Şu anda gözüken, yetmez-ama-evetin sandalı, İsrail’in hani liderleri avlamak için hedefe fırlattığı roketlerine benzer bir şekilde iktidar tarafından batırıldı. Sizinle işim bitti dedi iktidar onlara. Onlar da “ya biz ne yaptık” dememek için kendilerini kurtarma yoluna sapıyorlar tek tek: “biz hep aynı pozisyondaydık, her zaman doğruyu istiyorduk, doğru değişti,” demeye getiriyorlar. “Dünya güzeli bir delikanlıydı şimdi çıktı mahalleleyi vurdu, biz nerden bilelim böyle olacağını,” gibisinden. İyi de mesele zaten buydu. Zaten tartışma ne olacağını doğru bilmek üzerineydi. Yanlış bildiğin ortaya çıktığı anda referandum momentinde de yanlış yapmış olduğun ortaya çıkmış demektir.

> Kayıtlı veriler:
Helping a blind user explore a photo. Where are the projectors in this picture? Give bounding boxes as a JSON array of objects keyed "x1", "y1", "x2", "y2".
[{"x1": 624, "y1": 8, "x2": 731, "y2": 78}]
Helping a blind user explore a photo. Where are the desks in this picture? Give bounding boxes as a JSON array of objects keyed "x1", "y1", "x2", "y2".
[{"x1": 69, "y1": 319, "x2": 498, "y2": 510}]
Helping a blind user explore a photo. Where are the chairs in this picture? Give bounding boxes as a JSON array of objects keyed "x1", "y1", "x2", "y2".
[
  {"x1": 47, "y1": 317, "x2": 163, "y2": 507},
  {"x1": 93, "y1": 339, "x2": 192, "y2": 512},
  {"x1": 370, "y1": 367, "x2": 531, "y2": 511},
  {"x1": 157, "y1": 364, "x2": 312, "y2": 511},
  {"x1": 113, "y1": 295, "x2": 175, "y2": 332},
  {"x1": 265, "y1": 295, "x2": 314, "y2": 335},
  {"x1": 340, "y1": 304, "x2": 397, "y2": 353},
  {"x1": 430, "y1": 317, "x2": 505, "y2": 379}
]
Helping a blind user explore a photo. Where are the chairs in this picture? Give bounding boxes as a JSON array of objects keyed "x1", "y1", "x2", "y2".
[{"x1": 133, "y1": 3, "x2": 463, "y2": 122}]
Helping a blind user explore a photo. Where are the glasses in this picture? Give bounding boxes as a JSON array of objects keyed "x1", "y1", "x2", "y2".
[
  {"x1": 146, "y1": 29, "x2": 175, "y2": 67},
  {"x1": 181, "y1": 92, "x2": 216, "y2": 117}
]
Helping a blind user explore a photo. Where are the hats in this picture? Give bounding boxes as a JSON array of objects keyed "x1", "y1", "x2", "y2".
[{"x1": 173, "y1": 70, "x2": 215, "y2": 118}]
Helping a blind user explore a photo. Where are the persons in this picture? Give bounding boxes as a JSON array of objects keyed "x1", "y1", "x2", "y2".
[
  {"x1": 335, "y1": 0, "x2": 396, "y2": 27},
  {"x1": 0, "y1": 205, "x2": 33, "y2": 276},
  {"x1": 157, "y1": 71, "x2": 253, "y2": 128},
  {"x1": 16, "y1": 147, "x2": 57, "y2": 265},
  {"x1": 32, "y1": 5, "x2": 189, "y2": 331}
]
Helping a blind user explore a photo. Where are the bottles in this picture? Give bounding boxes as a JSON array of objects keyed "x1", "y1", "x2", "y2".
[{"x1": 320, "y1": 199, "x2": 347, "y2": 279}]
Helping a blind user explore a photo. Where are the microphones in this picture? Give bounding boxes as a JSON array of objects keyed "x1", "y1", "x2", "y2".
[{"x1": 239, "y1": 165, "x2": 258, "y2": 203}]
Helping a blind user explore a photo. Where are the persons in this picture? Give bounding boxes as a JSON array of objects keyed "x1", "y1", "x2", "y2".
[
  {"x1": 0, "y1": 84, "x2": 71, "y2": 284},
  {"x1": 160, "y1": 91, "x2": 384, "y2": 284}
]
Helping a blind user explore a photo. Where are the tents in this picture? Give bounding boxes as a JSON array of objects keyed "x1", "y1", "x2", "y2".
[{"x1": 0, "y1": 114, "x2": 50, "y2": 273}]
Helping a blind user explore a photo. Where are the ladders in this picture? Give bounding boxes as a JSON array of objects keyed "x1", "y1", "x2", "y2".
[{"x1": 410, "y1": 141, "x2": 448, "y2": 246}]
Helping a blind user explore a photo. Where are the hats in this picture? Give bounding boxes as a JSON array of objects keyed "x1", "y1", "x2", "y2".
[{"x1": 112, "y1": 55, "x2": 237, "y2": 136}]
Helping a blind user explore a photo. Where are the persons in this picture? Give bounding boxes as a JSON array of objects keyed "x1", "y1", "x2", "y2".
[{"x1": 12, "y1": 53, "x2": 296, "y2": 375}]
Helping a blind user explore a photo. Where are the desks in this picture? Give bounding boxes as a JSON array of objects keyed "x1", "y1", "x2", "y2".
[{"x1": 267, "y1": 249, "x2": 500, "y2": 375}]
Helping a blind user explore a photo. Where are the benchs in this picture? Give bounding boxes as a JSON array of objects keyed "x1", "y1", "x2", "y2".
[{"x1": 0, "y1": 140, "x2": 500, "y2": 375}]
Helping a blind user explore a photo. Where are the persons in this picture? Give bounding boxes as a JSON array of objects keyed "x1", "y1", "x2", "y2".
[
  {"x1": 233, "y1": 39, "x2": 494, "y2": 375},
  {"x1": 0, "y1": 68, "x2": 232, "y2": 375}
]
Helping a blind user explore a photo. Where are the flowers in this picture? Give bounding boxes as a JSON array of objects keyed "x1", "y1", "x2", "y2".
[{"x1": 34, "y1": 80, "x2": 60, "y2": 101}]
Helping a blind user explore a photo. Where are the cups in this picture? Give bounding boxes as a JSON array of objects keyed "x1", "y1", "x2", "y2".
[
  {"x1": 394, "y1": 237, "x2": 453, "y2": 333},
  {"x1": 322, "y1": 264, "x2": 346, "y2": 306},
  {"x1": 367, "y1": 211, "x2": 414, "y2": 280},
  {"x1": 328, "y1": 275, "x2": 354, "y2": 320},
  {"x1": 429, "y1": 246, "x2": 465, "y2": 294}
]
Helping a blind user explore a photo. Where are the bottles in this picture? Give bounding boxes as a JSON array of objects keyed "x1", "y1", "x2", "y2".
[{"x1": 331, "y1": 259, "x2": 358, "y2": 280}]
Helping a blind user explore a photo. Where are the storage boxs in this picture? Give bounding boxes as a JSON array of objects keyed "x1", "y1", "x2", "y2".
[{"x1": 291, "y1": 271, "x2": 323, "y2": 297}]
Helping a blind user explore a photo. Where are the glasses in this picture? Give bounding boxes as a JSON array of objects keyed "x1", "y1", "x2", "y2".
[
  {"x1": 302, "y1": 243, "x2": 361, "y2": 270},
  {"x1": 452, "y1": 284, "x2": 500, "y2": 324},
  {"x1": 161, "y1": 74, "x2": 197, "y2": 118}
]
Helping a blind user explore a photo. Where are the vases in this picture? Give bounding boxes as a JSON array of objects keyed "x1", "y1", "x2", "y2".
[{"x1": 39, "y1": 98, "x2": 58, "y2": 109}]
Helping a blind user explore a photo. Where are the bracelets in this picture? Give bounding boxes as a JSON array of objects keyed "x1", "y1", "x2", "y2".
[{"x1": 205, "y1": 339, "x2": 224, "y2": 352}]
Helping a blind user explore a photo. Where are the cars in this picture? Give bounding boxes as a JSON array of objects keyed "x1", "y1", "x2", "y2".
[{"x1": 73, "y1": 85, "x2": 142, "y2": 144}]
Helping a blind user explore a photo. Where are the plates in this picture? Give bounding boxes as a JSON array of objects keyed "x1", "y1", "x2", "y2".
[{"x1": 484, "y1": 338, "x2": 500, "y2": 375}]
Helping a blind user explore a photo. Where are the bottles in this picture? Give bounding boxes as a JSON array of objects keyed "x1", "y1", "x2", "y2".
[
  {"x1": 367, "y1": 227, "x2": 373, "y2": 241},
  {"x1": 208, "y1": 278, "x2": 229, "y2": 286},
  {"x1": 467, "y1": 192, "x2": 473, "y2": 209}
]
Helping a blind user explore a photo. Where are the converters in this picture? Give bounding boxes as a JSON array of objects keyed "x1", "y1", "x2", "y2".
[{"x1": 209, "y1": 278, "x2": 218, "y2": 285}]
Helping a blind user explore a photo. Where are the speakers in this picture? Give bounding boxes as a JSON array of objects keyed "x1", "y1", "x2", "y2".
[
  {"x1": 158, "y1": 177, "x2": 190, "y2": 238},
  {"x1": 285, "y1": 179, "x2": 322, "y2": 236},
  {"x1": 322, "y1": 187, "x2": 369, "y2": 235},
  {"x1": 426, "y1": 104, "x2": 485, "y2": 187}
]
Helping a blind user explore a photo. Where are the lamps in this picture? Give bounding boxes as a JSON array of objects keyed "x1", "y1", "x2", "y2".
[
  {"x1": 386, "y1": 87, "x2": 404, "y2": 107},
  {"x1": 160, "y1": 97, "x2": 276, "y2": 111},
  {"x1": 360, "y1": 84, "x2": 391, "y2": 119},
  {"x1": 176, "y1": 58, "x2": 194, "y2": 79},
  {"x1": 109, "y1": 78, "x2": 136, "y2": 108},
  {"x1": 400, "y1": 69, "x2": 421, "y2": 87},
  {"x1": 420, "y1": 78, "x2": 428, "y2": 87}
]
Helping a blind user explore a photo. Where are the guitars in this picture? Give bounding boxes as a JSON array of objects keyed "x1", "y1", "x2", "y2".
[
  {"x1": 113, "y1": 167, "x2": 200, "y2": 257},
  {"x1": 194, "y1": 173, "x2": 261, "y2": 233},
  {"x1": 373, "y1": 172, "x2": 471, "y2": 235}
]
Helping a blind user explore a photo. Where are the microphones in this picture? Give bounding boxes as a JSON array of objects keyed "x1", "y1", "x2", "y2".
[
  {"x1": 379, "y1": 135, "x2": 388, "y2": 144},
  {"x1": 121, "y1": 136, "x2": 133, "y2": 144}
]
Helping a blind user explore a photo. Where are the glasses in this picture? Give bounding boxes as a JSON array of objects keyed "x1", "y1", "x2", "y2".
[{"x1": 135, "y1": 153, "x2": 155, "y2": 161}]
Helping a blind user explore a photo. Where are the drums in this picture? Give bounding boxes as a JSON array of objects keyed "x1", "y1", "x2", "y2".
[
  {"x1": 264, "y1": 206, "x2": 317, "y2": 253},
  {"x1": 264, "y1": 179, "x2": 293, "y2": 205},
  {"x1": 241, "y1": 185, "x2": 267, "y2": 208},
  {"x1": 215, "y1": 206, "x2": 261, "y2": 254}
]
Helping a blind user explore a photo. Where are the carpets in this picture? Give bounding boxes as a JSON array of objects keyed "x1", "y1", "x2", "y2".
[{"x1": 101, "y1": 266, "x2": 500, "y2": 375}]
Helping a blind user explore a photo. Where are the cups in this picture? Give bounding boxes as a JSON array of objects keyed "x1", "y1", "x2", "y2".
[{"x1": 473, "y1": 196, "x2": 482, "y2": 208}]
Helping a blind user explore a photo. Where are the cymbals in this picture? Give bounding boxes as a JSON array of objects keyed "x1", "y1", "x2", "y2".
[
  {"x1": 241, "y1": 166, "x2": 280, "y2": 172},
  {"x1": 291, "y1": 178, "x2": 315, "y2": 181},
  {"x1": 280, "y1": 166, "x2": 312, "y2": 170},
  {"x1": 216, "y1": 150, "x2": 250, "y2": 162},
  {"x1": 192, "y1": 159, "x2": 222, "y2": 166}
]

> Yapılacak iş:
Verilen alıntıdaki “Zaten tartışma ne olacağını doğru bilmek üzerineydi.” cümlesini İngilizceye çevir.

> Cevap:
The debate was about correctly knowing what would happen in the first place.